Up to 30 carers will have another option to choose; will feel supported; and able to enjoy a break which will in turn enable them to cope better, and increase their wellbeing. Those cared for will enjoy social relationships and activities which result in improved wellbeing .
Looking at feedback from parent/cares the project offered positive methods of providing a break from their caring responsibilities; they feel more connected to services and people. We were able to signpost people to resources. Through individual feedback, evaluations we looked at learning, best practice and identified there was a need for Epilepsy emergency medication training
We had CB from 10-4 on a Sunday once a month. His mum was always rushing around, always late and always reported of not coping with life. She never felt as though she had any time for herself and her health and wellbeing suffered. Since bringing to CB to the group she became friends with another mum and started to have a conversation at drop off and pick up times. They developed a bond and began going for a walk after dropping off they sometimes managed to go for lunch as well and the other mum who was a hairdresser would do her hair for her. CB's mum said she could never have found this time for herself without Creative Breaks. Creative Breaks gave her a fresh outlook on life and a different perspective, some exercise and ‘me time’ to look forward to.

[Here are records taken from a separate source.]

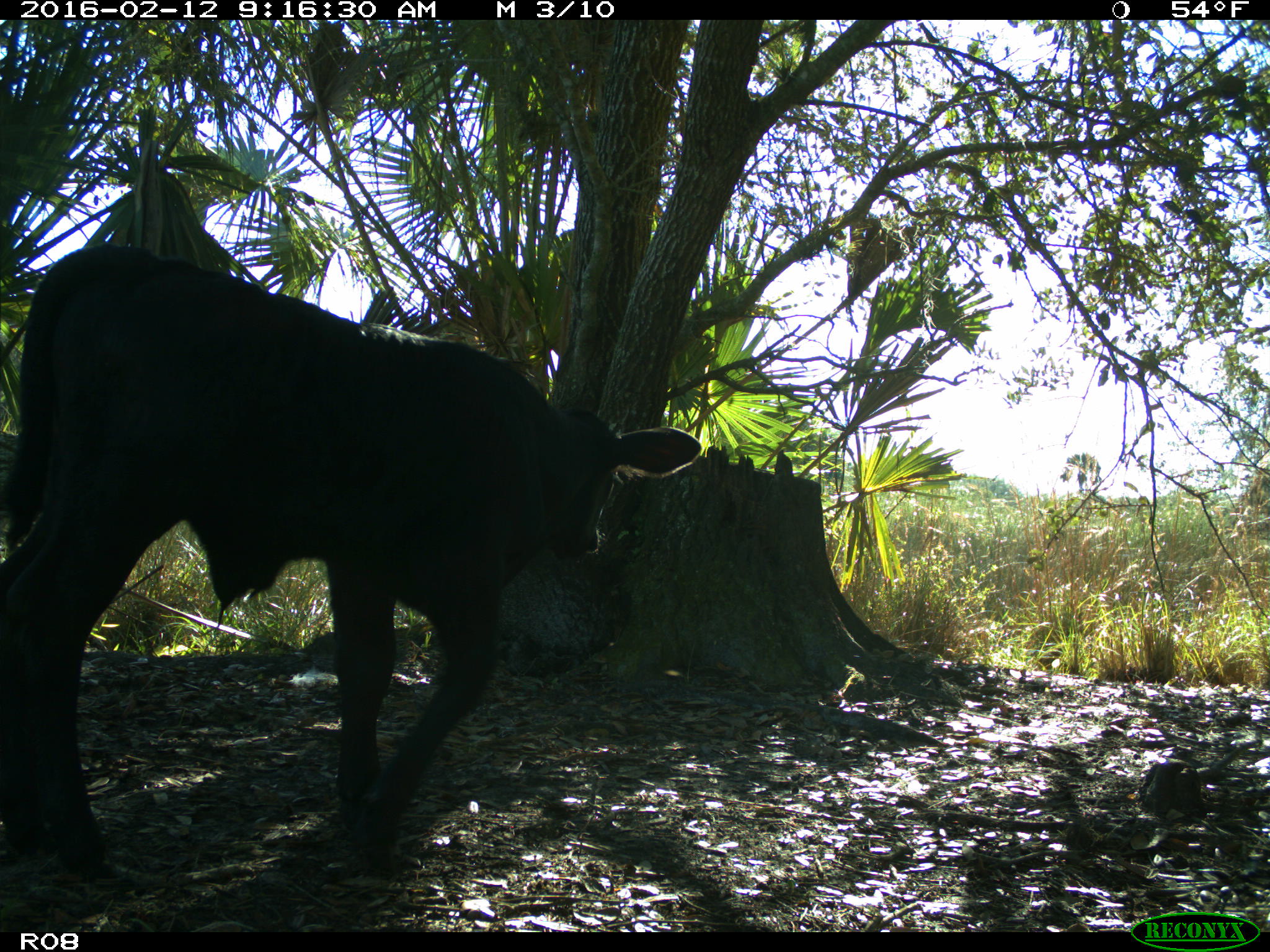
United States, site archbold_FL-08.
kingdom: Animalia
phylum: Chordata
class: Mammalia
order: Artiodactyla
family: Bovidae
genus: Bos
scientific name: Bos taurus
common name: domestic cow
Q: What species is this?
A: Bos taurus (domestic cow).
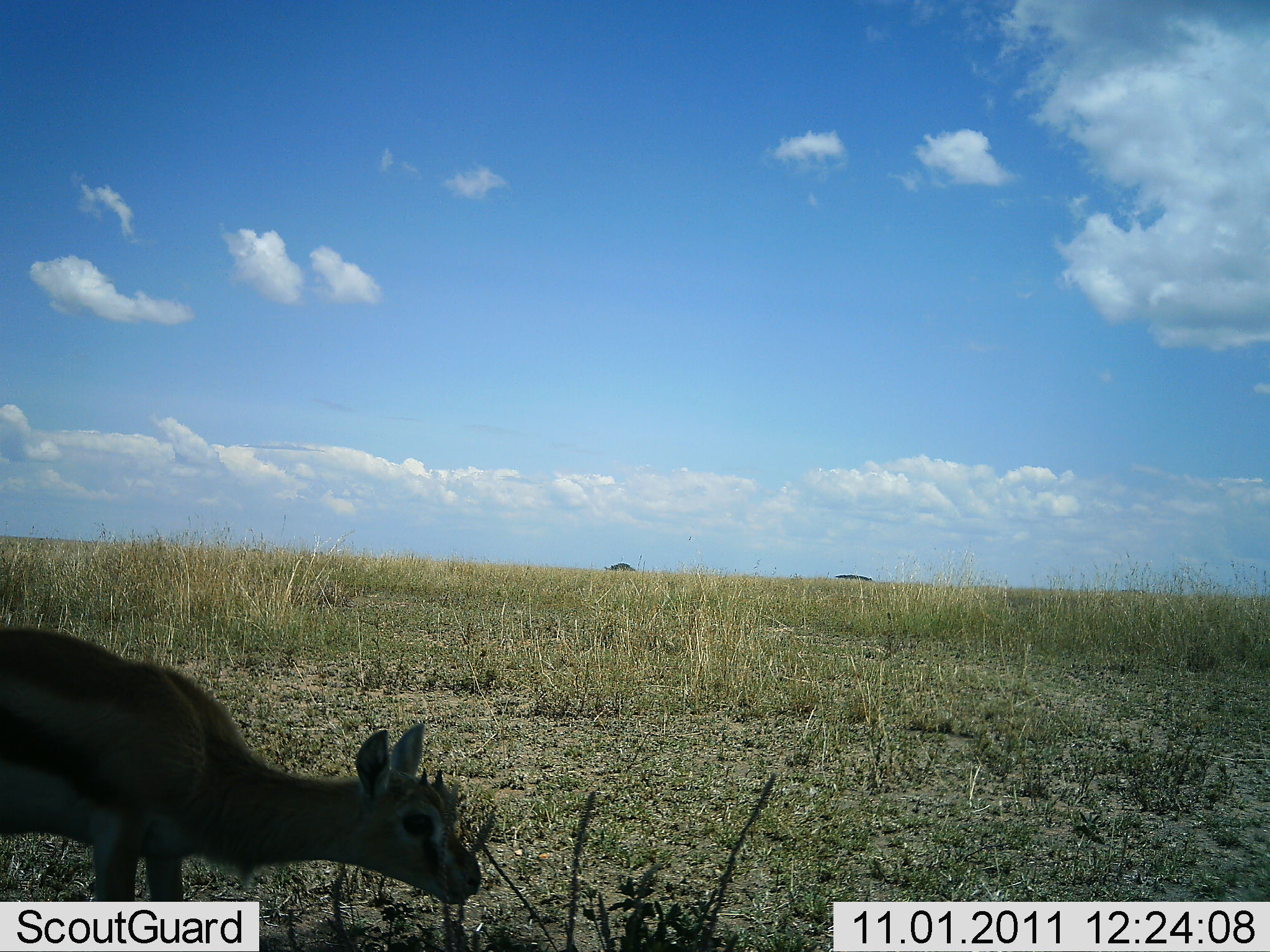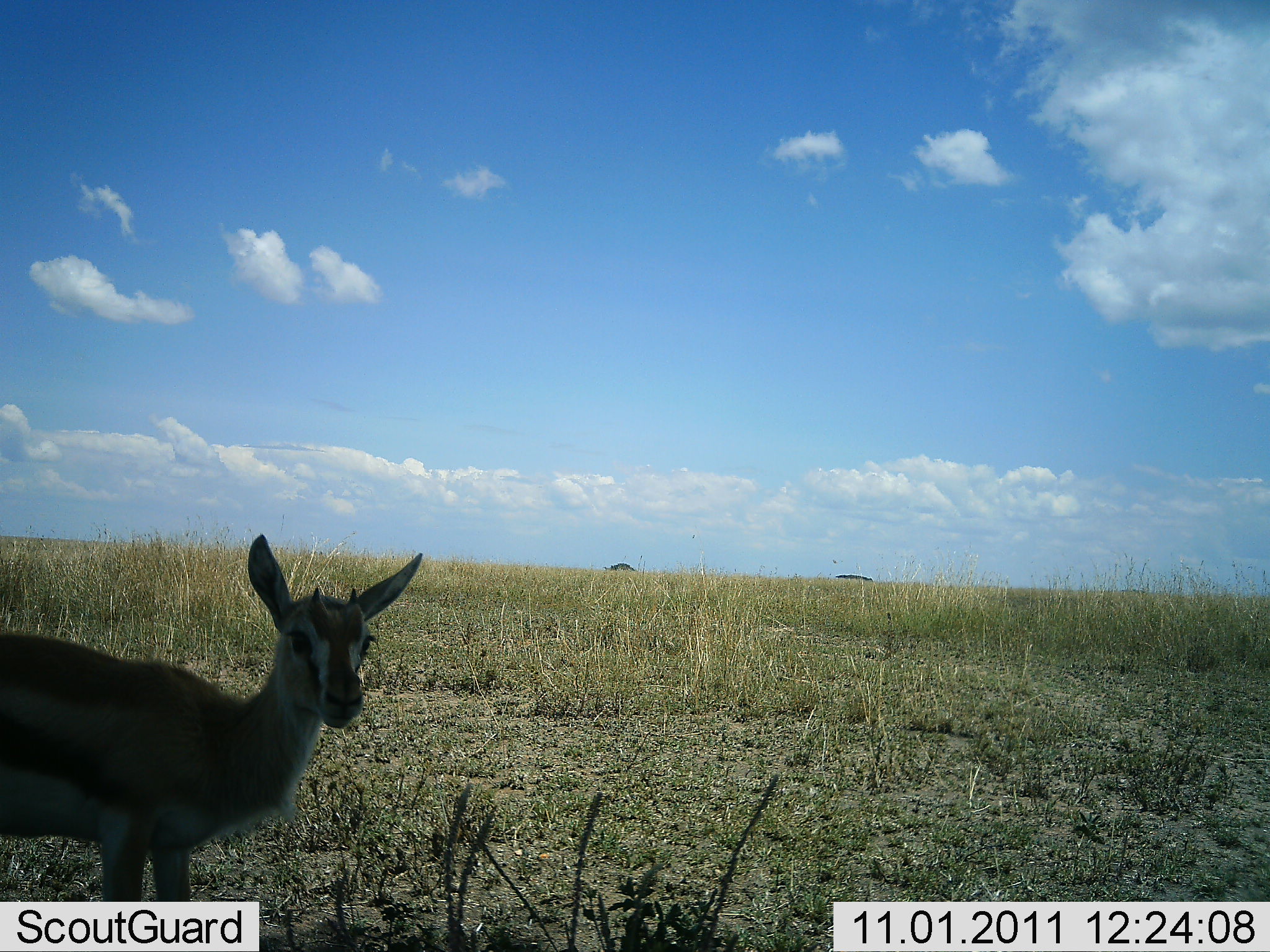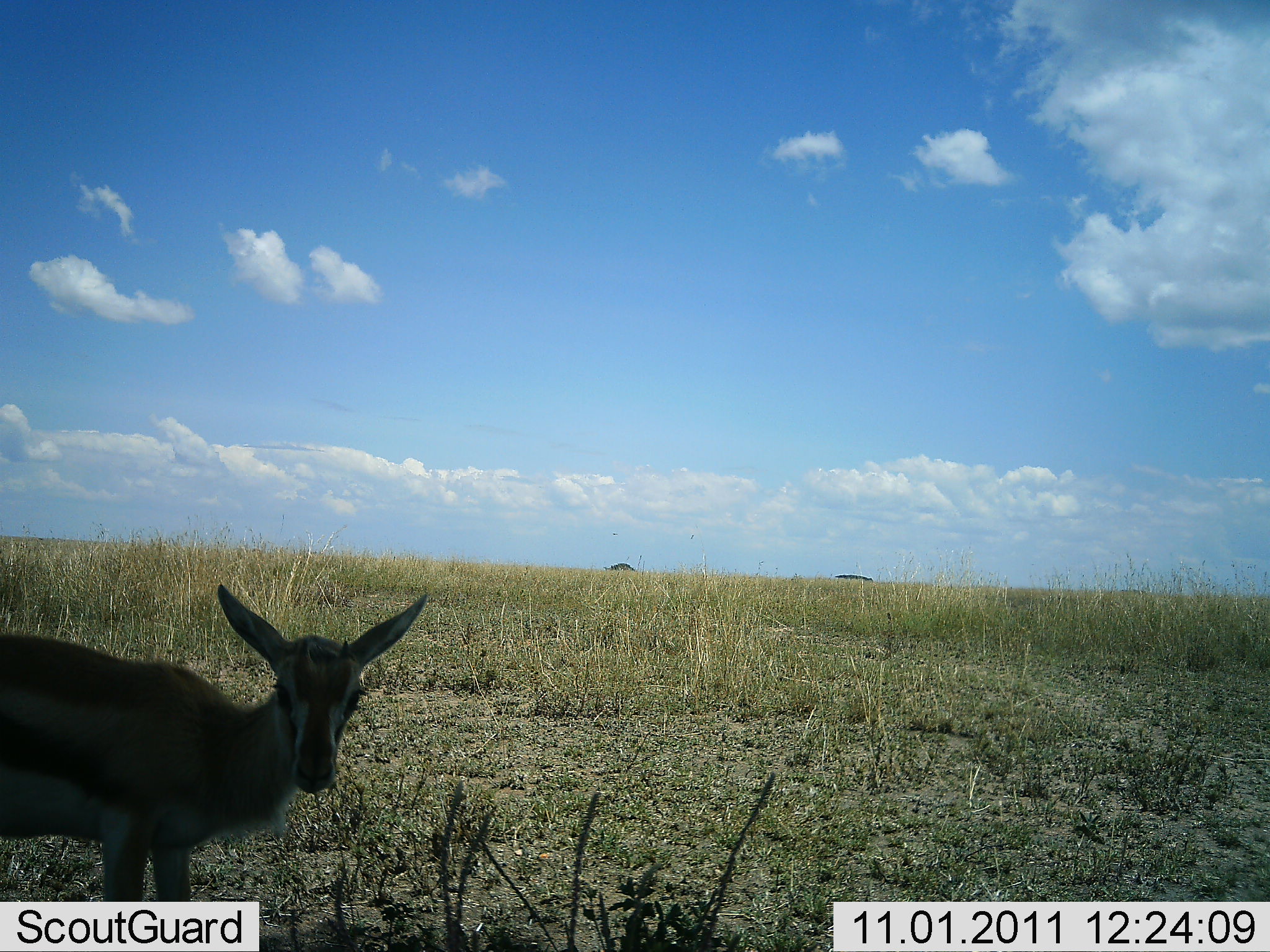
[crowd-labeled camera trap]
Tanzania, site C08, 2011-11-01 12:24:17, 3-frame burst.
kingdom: Animalia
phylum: Chordata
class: Mammalia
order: Artiodactyla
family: Bovidae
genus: Eudorcas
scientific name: Eudorcas thomsonii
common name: thomson's gazelle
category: gazellethomsons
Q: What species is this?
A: Gazellethomsons (thomson's gazelle) (Eudorcas thomsonii).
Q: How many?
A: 1.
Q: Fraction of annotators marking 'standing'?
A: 79%.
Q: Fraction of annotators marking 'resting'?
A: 0%.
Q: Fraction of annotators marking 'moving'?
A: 0%.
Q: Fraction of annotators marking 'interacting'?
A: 0%.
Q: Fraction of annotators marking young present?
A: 36%.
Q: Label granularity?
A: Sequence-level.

We will design a questionnaire which will ask carers about their caring experience, their relationships and activities out with their caring role, the support they receive and the impact on their wellbeing. Carers will be asked to complete this questionnaire at point during the project.

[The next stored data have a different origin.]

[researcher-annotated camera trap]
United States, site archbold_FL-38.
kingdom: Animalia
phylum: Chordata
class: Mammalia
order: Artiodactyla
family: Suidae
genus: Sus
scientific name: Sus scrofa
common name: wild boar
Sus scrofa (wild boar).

We designed a questionnaire which asked carers about their caring experience, their relationships and activities out with their caring role, the support they receive and the impact on their wellbeing.
Sometimes parents feel they are on a hamster wheel and they can not get off. Creative Breaks stopped that cycle and provided 6 hours of respite. One mum reported that she went home, tidied up the house, practiced some mindfulness and rested for the rest of day. Although the time went in quickly she felt she had enough of a ‘break’ to be able to start again. She said to have that ‘day off’ was vital to have to look forward to. She also enjoyed dropping off as she could have a chat with other mums and dads and that made her feel better. She also takes comfort in knowing that The Action Group has resources if she had any questions.
Up to 30 carers will report that they feel supported and more able to sustain their caring role.
We ask carers about their caring experience, their relationships and activities out with their caring role, the support they receive and the impact on their wellbeing. Carers completed questionnaires at the beginning of the project.
We supported AR at a day group we ran. Her main carers are her brother and his wife who both work. They had a family friend who often came and took AR out at the weekend to give them a break to do something other than work and care for AR, sadly the family friend has developed a serious illness and is having treatment. She approached us to see if there was anything we could do to help and I suggested Creative Breaks, AR already knew a lot of the people and fitted in well. This provided some time at the weekend to replace the respite they have lost.. AR’s sister in law and her husband feel they are better equipped to sustain their caring role.